Em 1972, durante a ditadura (1964-1985), Stein foi preso. O levaram ao Departamento de Ordem Política e Social, o DOPS, que tinha Sérgio Fleury na função de delegado, um representante da dura repressão policial da época. “Cada vez que eu olhava para ele [Fleury], me sentia frio na alma. Ele era um demônio”. Stein passou por choques, incontáveis tapas na cara e “muito telefone”, um tipo de agressão que consistia em bater as duas mãos em forma de concha nas orelhas do torturado. “É uma luta interna do seu corpo, que não quer sofrer, com sua consciência dizendo que você não pode falar nada”.

Stein está contente com o resultado das oitivas realizadas pela Comissão Nacional da Verdade (CNV), que entrevistou torturados e torturadores. No entanto, é muito cético quanto aos esclarecimentos que a CNV conseguiu. “Vão contar a história só daqui a 20, 30 anos, quando todos tiverem morrido. Tem gente que na época era sargento, hoje é general, coronel, e eles não querem que isso apareça”. Critica Lula, dizendo que ele sim tinha força política para obrigar os militares a abrir essas caixas pretas. “Em 25 de fevereiro deste ano o comandante Enzo Peri [comandante do Exército brasileiro] emitiu um comunicado proibindo os quartéis de repassar informações sobre o período.
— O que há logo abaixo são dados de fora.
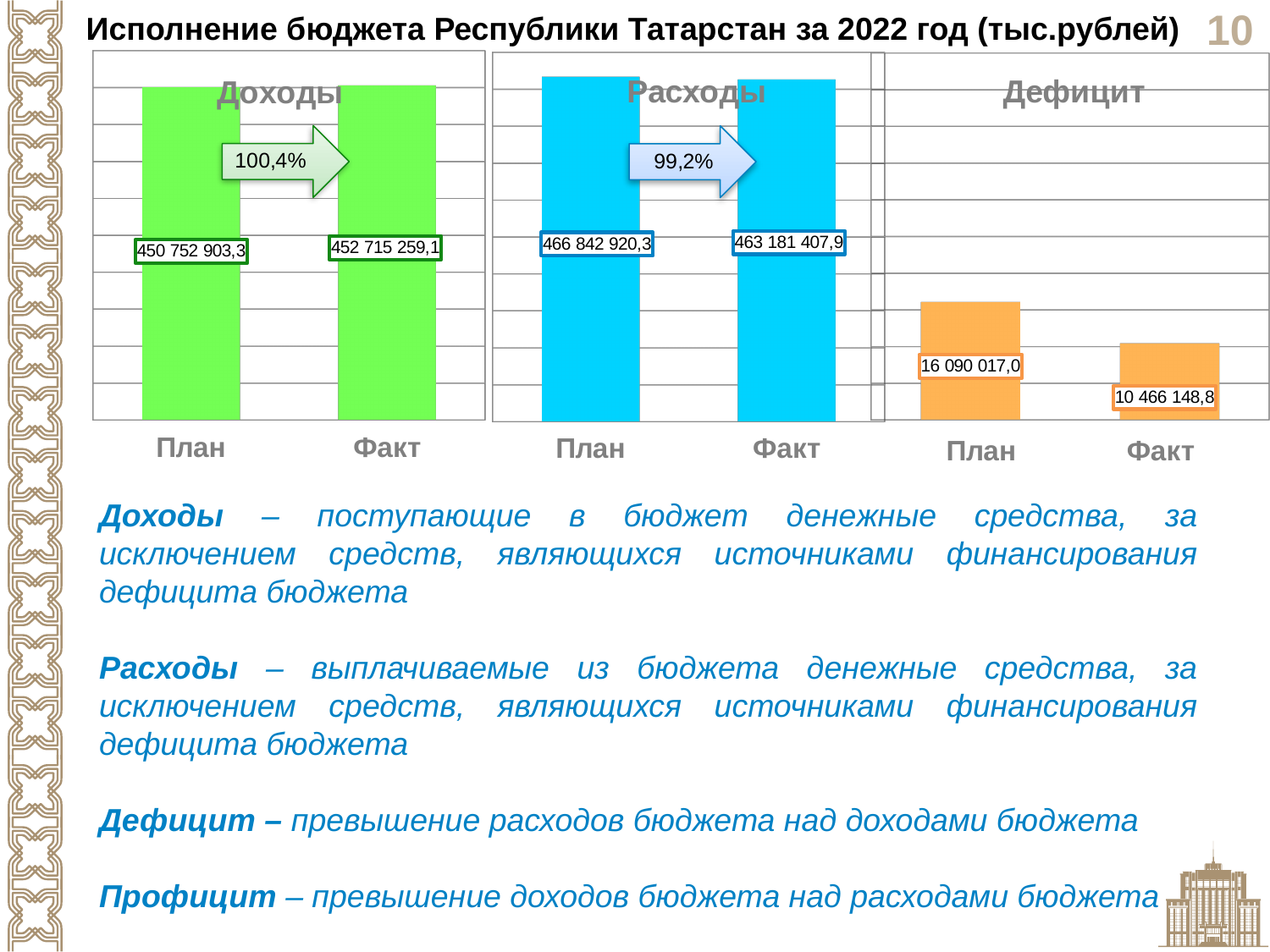
In the Доходы chart, what is the value for План? 450 752 903,3 What percentage is shown on the arrow in the Расходы chart? 99,2% In the Дефицит chart, what is the value for План? 16 090 017,0 In the Дефицит chart, what is the value for Факт? 10 466 148,8 In the Дефицит chart, which category is higher, План or Факт? План In the Доходы chart, what is the value for Факт? 452 715 259,1 In the Расходы chart, which category has the lower value? Факт In the Расходы chart, what is the value for Факт? 463 181 407,9 In the Доходы chart, what is the difference between Факт and План? 1 962 355,8 In the Расходы chart, what is the value for План? 466 842 920,3 In the Дефицит chart, what is the difference between План and Факт? 5 623 868,2 What type of chart is the Дефицит chart? Bar chart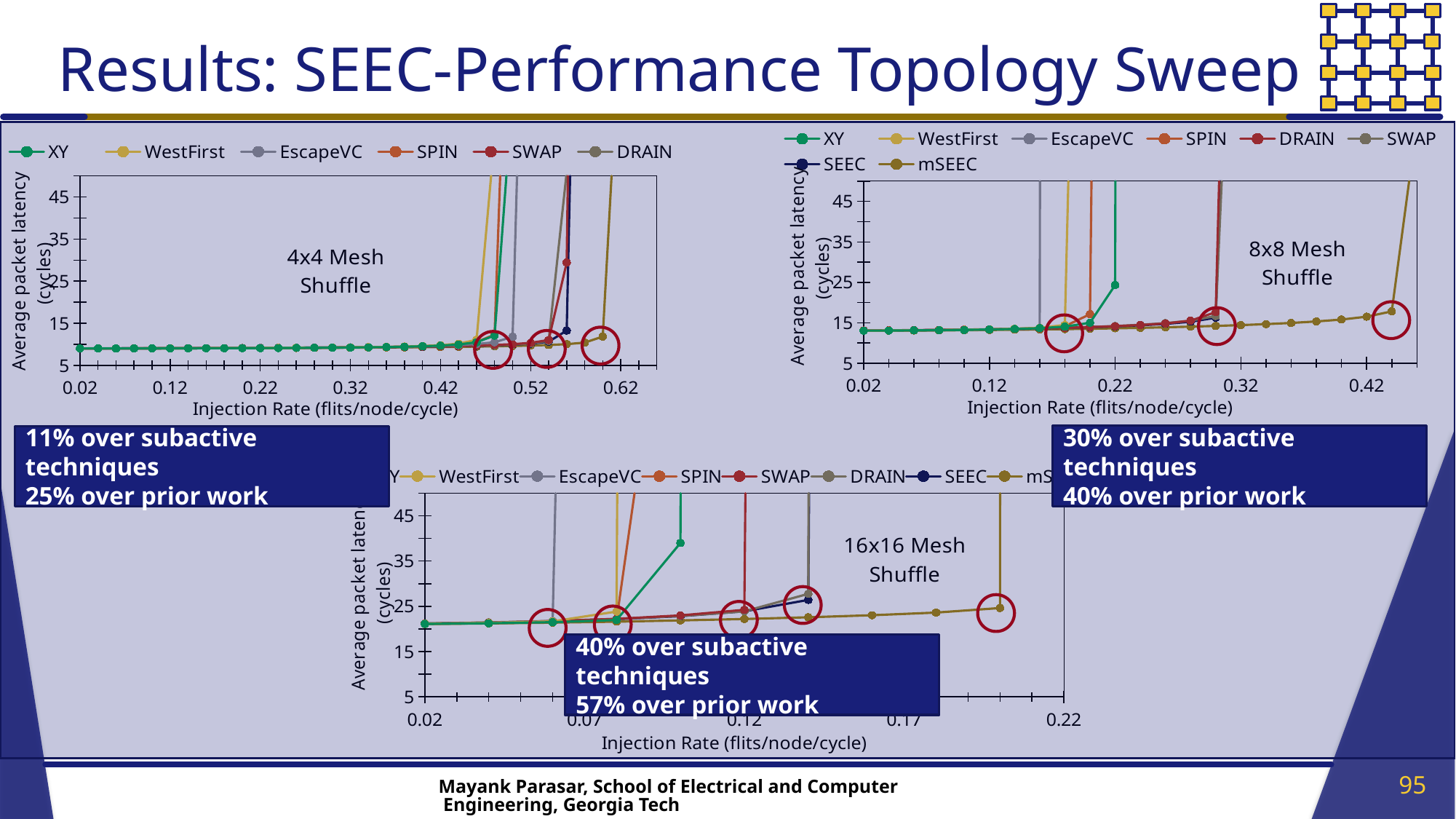
In the 16x16 Mesh Shuffle chart, which series sustains the highest injection rate before its latency spikes? mSEEC In the 8x8 Mesh Shuffle chart, which series sustains the highest injection rate before its latency spikes? mSEEC What is the largest injection rate tick shown on the x axis of the 16x16 Mesh Shuffle chart? 0.22 How many series does the legend of the 8x8 Mesh Shuffle chart list? 8 In the 16x16 Mesh Shuffle chart, is the average packet latency at injection rate 0.02 greater or less than 25? less What is the x-axis label of the 4x4 Mesh Shuffle chart? Injection Rate (flits/node/cycle) How many charts are shown on the slide? 3 In the 16x16 Mesh Shuffle chart, does average packet latency rise or fall as injection rate increases? rise In the 8x8 Mesh Shuffle chart, which series saturates at the lowest injection rate? EscapeVC In the 16x16 Mesh Shuffle chart, is the average packet latency at injection rate 0.02 greater or less than 15? greater In the 4x4 Mesh Shuffle chart, is the average packet latency at injection rate 0.02 greater or less than 15? less What kind of chart is the 8x8 Mesh Shuffle chart? line chart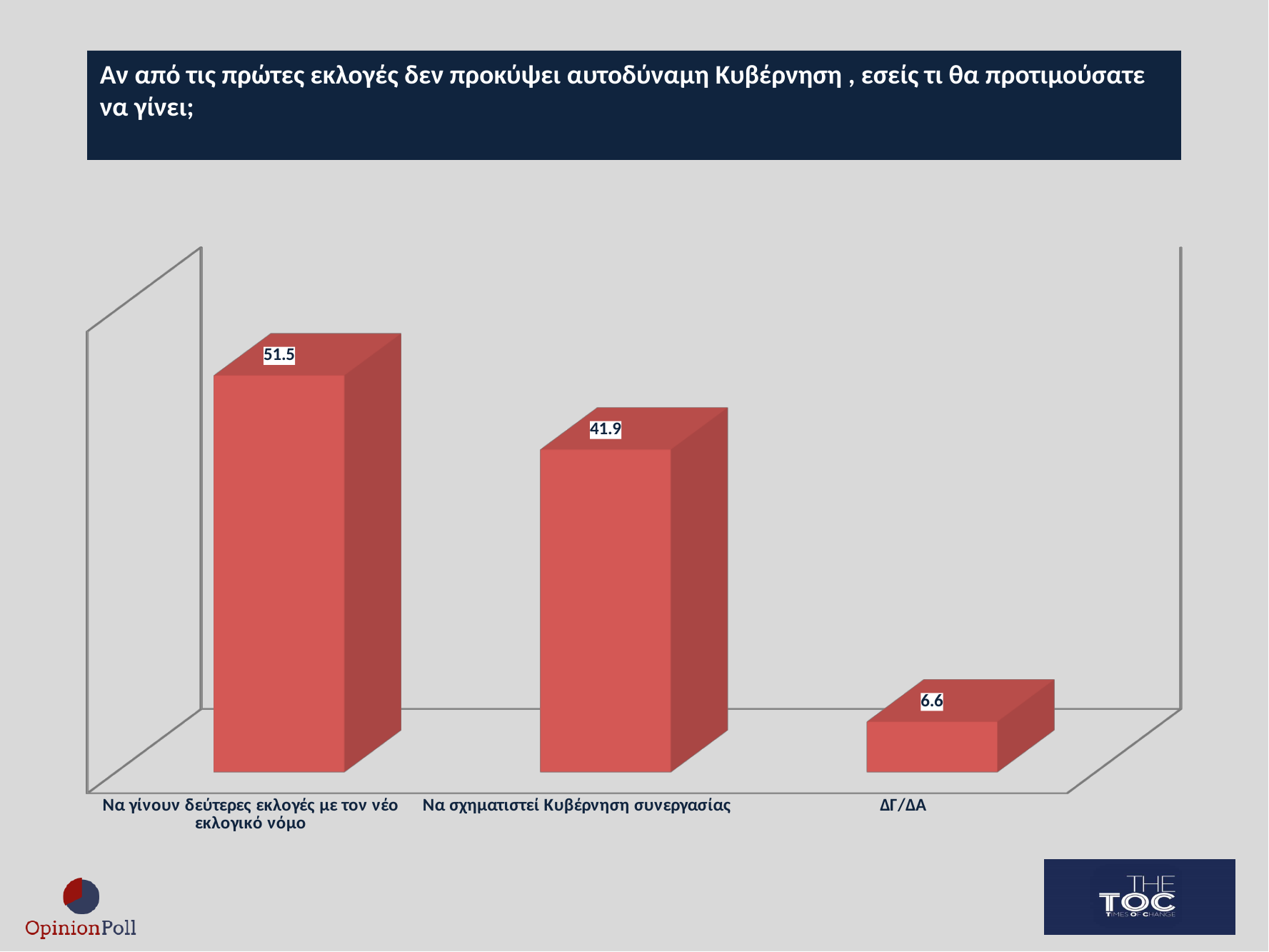
What is the value for "Να γίνουν δεύτερες εκλογές με τον νέο εκλογικό νόμο"? 51.5 What is the difference between the values for "Να γίνουν δεύτερες εκλογές με τον νέο εκλογικό νόμο" and "Να σχηματιστεί Κυβέρνηση συνεργασίας"? 9.6 Which category has the highest value? Να γίνουν δεύτερες εκλογές με τον νέο εκλογικό νόμο What is the title of the chart? Αν από τις πρώτες εκλογές δεν προκύψει αυτοδύναμη Κυβέρνηση , εσείς τι θα προτιμούσατε να γίνει; Which is larger: the value for "Να σχηματιστεί Κυβέρνηση συνεργασίας" or the value for "ΔΓ/ΔΑ"? Να σχηματιστεί Κυβέρνηση συνεργασίας How many categories are shown in the chart? 3 Do the values rise or fall from left to right across the categories? Fall What kind of chart is shown on the slide? Bar chart What is the difference between the values for "Να σχηματιστεί Κυβέρνηση συνεργασίας" and "ΔΓ/ΔΑ"? 35.3 What is the value for "ΔΓ/ΔΑ"? 6.6 Which category has the lowest value? ΔΓ/ΔΑ What is the value for "Να σχηματιστεί Κυβέρνηση συνεργασίας"? 41.9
Quer dizer, isso em 2014 e passando por cima da lei de acesso à informação da Dilma”. Esta semana, no entanto, as Forças Armadas, que aglutinam o Exército, a Marinha e a Aeronáutica, emitiram um comunicado dizendo que não tinham como negar as torturas, um passo em direção ao sonho de Stein.

Hoje, se tivesse que voltar no tempo, não tem dúvida alguma de que tomaria as mesmas decisões. “Faria tudo de novo”, disse. No fundo, acredita que a ditadura segue viva, evidenciada “pelas ações violentas da polícia” em manifestações e no tratamento à população. “Eu acho que a direita ganhou essa guerra ideológica faz tempo. Com a Carta aos brasileiros do Lula em 2002 [que o ex-presidente escreveu para acalmar o mercado financeiro, que tinha receio sobre sua candidatura], provamos que abrimos as pernas para a direita, que seguimos a cartilha deles”. E isso permanece no Governo Dilma, afirma. “O PT tirou do programa de Governo a revisão da lei de Anistia [de 1979, que perdoou os crimes da ditadura]. Não se trata de vingança, mas de não repetir os mesmos erros. Quem torturou tem que pagar, nós torturados já pagamos por isso”.